Southeast of Eden
Hat tip to Gerald Vanderleun for providing a link to Ralph Peter's article in Parameters. Colonel Peters implicitly answers the misgivings of Tex DeAtkine in Iraq: anything short of disaster will be good enough, because the Middle East will always be a holding action. The real future lies in Africa and Latin America.
Our obsession with the Middle East is not just about oil. It’s about intellectual habit. We assign unparalleled strategic importance to the survival of the repugnant Saudi regime because that’s the way we’ve been doing things for half a century, despite the complete absence of political, cultural, or elementary human progress on the Arabian Peninsula. Certainly, the United States has genuine strategic interests between the Nile and the Indus, and the threats from the region’s apocalyptic terrorists and rogue regimes are as deadly as they are likely to be enduring. But we must stop pretending there is a bright, magical solution for the darkest region on earth, if only we Americans could discover the formula. The Middle East will remain a strategic basket case beyond our lifetimes. We will need to remain engaged, but we must be careful not to be consumed. If you are looking for hope, look elsewhere.

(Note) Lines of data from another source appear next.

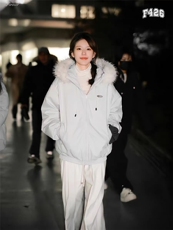 517A-8-Y93-P98赵露思徐妍同款毛领可拆卸加棉派克服棉衣外套，男装棉衣，星座517A-8（原B282）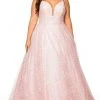 Rachel Allan - 70172W Plunging Sweetheart A-Line Evening Gown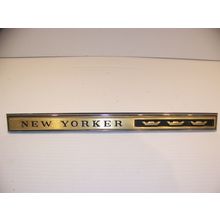 1965 CHRYSLER NEW YORKER EMBLEM OEM #2528446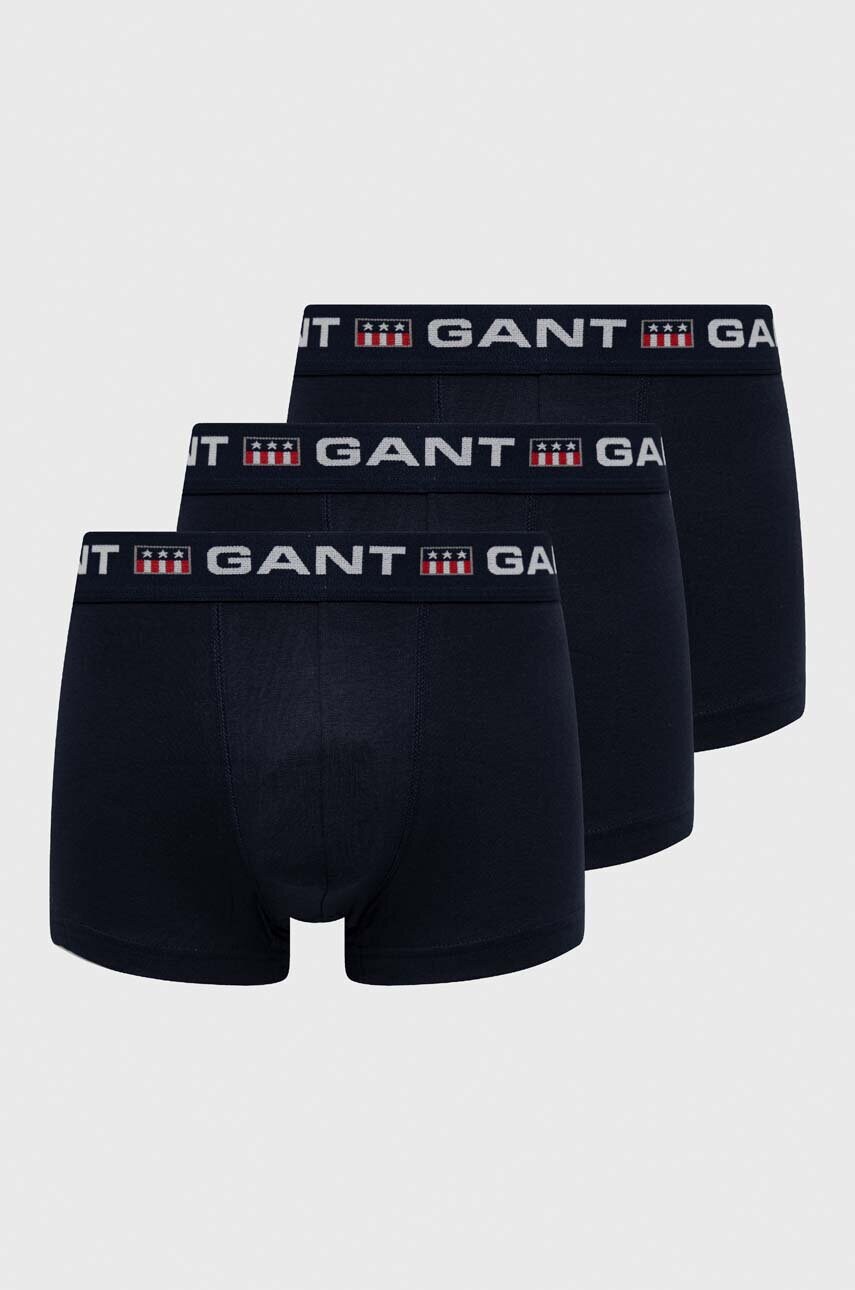 Gant boxeri 3-pack barbati, culoarea albastru marin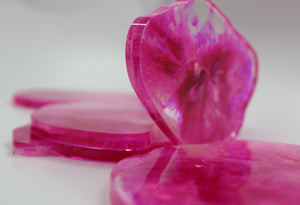 Pink Matter - 5 Piece Resin Coaster Set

Peters believes that we while can only hope to keep down weeds in the Middle East the only garden that will bloom lies south of the Rio Grande and below the Sahara. "Latin America’s family secret is that everybody really wants to be a gringo, though it dare not be said in public." So why not make it happen, by showing the Latin Americans how?
Latin Americans don’t want to Latinize the United States -- they want to Americanize their own countries by creating responsible governments, lawful economies, and social regimes that respect human rights and human dignity. Yet the United States shows greater respect for Saudi Arabia, a regime founded on the principle of religious intolerance that permits no political dissent, routinely abuses human rights, and denies the most elementary freedoms to its female citizens. It would be hard to design a more counterproductive, nearsighted foreign policy.
As for Africa, Peters suggests that much of its current trouble really springs from efforts to overthrow the second and hidden European colonization. "The first European conquest of Africa was accomplished with guns. The second European conquest was achieved through the inspiring rhetoric and practical folly of Marxism-Leninism and related theories of “rational” social organization. Today, Africans must achieve a third conquest of their continent by themselves, a liberation from the poisonous cant of their liberators." In his view, the entire continent is convulsed in a struggle against corrupt and tribalist elites who mask their primitive rapacity with French-accented Marxism and that it is in America's best interests to help them find their way.
All this is heady stuff and, in the main, true. But it is fraught with danger, for the torch of freedom can burn as well as warm; and the desert always bars the path to the Promised Land. Even as Sherman set his face towards the sea, he knew the risks. Nothing is so certain in hindsight as a wager won and nothing so definite in prospect except that a way -- some way -- must be tried.